### [Aim of the task]
Print each record exactly as it appears, but drop the images.
::: Excerpted data :::
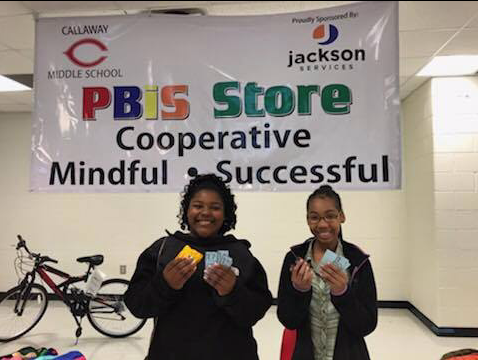Students at Callaway Middle School show off their Cavalier Bucks at the PBIS store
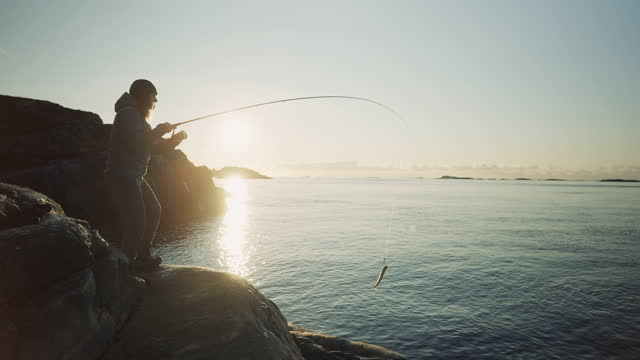 outdoor in norway: woman spinning fishing in the sea with a rod - pollock fish stock videos & royalty-free footage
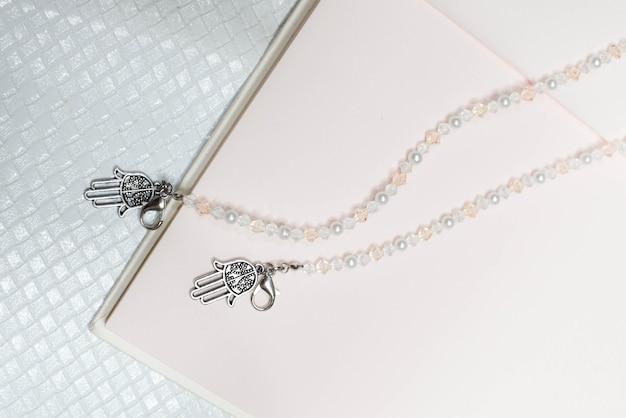 Modische perlenkette mit rosa buchhintergrund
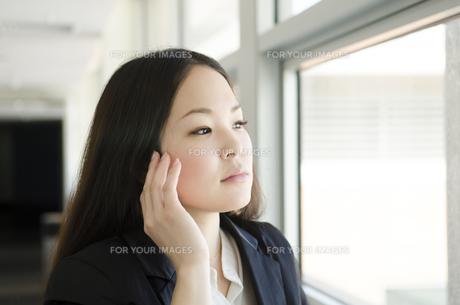 頬に手を添えて窓の外を見る女性 FYI01077029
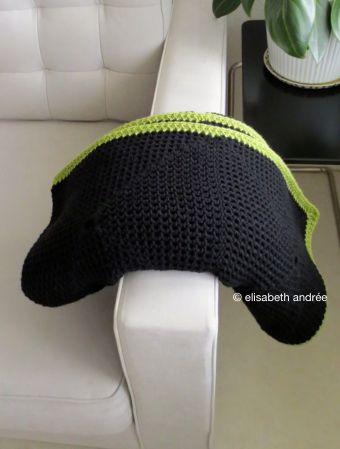 folded crochet black blanket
:::
### [Task response]
Students at Callaway Middle School show off their Cavalier Bucks at the PBIS store
 outdoor in norway: woman spinning fishing in the sea with a rod - pollock fish stock videos & royalty-free footage
 Modische perlenkette mit rosa buchhintergrund
 頬に手を添えて窓の外を見る女性 FYI01077029
 folded crochet black blanket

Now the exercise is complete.